* Task objective: Reproduce verbatim the material from the line containing "Examining the arched" through the final line of the material, both ends included.

* Supplied material:
┌────────

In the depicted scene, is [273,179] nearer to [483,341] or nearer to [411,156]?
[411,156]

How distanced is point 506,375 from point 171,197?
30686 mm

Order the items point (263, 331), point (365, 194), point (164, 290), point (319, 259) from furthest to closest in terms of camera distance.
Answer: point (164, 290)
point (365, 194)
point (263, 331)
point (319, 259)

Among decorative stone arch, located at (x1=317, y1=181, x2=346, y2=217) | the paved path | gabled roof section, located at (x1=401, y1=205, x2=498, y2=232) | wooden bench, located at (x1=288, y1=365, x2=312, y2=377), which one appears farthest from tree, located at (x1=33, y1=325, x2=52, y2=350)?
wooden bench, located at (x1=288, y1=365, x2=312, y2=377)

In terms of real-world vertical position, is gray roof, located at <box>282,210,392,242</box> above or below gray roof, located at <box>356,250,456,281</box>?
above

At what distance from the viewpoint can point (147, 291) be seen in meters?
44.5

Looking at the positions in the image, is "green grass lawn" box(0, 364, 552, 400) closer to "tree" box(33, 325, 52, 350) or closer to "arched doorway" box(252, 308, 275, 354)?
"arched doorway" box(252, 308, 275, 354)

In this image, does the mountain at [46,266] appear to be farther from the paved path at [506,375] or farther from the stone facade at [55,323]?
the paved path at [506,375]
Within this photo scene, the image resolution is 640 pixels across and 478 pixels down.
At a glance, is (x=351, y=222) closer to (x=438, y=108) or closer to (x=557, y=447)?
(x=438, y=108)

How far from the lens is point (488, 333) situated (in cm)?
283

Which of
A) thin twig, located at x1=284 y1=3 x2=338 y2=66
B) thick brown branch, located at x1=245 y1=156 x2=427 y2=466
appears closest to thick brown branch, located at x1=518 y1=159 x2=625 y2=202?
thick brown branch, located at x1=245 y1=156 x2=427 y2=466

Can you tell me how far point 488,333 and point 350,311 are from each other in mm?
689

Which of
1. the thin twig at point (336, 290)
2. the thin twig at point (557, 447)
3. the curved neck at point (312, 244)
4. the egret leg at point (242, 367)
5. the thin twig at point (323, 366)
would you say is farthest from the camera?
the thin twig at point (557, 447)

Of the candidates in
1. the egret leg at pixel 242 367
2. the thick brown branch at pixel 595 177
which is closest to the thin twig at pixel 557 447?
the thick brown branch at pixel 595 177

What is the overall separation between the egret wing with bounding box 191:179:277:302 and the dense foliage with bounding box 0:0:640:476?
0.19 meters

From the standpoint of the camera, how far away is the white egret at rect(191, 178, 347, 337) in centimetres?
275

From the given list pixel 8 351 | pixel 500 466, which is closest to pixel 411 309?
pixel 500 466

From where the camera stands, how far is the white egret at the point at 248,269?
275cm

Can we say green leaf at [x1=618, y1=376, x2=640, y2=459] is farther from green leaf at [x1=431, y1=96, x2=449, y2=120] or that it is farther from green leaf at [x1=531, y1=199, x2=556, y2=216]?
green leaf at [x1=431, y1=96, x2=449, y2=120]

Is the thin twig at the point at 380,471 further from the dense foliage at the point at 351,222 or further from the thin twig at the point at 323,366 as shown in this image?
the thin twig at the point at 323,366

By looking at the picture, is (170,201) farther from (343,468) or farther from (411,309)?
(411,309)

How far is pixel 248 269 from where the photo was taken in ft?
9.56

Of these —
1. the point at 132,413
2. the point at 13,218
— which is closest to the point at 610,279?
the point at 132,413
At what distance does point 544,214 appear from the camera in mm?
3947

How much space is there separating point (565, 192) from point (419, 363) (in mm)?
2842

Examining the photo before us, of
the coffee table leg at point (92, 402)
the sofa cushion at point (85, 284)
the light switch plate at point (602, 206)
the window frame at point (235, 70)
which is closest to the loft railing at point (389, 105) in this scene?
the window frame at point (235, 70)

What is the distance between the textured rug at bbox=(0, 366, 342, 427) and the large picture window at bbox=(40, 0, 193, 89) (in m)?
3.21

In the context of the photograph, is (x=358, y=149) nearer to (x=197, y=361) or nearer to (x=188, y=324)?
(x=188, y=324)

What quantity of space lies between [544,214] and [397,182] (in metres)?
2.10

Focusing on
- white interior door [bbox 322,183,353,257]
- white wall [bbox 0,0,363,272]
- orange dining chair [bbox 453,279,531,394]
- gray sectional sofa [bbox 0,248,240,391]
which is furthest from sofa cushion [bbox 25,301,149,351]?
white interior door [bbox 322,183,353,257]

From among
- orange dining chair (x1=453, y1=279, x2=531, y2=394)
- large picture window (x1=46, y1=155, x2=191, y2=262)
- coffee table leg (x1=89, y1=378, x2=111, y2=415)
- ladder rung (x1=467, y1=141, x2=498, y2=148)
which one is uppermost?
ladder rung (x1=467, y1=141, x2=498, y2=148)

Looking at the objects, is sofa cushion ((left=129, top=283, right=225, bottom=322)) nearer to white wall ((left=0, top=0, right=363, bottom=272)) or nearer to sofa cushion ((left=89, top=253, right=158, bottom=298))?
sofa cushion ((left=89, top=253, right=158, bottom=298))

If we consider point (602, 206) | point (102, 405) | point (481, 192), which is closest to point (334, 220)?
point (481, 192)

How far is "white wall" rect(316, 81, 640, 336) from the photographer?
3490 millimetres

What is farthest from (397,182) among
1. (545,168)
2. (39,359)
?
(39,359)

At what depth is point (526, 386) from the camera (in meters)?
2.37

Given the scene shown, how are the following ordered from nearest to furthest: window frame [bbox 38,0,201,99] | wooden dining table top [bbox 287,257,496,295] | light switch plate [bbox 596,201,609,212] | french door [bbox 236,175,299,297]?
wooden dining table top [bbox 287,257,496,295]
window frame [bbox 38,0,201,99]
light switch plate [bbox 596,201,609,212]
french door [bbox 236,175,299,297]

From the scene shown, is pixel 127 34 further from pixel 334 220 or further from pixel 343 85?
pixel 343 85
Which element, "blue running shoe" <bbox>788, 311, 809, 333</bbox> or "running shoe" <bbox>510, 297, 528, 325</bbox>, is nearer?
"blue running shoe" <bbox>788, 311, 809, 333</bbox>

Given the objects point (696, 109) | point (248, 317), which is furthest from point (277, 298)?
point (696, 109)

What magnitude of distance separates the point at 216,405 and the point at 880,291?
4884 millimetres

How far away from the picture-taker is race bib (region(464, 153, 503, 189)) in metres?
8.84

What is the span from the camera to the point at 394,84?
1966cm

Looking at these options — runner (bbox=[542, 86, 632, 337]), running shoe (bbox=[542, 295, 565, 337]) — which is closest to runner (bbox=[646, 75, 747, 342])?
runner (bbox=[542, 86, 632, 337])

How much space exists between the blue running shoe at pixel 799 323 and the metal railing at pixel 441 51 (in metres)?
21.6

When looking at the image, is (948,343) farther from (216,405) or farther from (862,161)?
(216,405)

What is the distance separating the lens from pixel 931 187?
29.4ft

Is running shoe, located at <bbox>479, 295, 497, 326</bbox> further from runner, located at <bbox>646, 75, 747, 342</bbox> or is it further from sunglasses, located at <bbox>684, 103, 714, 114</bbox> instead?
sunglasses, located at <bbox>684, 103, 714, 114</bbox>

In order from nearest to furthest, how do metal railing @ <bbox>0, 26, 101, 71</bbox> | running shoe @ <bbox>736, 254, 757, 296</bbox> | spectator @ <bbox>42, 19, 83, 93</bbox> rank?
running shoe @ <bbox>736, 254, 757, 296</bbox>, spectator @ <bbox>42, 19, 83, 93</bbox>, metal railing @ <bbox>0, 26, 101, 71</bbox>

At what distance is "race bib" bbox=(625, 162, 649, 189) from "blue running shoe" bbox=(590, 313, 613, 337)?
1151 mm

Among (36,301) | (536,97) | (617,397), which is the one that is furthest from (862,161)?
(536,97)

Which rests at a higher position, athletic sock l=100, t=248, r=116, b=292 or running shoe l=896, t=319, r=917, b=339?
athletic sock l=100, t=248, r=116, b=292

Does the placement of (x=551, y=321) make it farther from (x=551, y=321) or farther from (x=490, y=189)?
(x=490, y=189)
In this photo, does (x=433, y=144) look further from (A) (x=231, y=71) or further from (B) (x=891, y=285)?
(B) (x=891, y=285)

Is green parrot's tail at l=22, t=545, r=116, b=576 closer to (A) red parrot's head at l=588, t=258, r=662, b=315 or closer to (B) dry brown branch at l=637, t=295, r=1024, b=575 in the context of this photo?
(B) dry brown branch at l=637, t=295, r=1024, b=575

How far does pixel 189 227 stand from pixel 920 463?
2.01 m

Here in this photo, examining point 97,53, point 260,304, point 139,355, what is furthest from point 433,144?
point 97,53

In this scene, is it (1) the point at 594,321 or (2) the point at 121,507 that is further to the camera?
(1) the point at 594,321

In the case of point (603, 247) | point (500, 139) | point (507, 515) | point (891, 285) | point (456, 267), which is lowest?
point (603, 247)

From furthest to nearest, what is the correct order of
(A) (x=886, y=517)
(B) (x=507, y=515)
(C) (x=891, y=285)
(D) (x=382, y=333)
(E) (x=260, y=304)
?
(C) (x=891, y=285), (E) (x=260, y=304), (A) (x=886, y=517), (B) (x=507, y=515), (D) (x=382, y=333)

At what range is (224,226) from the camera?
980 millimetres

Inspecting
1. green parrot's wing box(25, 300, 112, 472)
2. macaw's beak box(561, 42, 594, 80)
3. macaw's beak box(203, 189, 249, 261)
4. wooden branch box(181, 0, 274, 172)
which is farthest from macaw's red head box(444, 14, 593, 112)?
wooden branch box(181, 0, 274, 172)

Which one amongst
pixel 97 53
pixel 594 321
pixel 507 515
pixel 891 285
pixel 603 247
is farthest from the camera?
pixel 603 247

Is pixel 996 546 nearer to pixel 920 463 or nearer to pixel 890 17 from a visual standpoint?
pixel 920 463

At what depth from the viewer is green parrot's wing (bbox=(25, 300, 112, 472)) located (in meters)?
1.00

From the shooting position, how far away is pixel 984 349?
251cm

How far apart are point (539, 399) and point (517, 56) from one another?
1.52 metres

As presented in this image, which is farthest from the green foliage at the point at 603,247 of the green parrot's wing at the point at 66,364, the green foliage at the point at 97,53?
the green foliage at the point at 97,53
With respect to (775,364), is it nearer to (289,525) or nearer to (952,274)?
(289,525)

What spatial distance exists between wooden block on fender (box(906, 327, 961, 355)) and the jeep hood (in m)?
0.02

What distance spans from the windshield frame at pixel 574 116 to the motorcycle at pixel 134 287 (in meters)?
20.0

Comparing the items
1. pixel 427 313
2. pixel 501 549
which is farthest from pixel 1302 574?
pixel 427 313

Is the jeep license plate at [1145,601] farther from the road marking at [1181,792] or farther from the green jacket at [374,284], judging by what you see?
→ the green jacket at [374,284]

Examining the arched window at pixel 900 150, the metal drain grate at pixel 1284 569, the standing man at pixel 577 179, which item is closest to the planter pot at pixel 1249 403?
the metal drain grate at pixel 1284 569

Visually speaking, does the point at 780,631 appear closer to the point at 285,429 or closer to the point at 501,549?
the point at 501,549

└────────

* Response to this exercise:
Examining the arched window at pixel 900 150, the metal drain grate at pixel 1284 569, the standing man at pixel 577 179, which item is closest to the planter pot at pixel 1249 403?
the metal drain grate at pixel 1284 569

Visually speaking, does the point at 780,631 appear closer to the point at 285,429 or closer to the point at 501,549?
the point at 501,549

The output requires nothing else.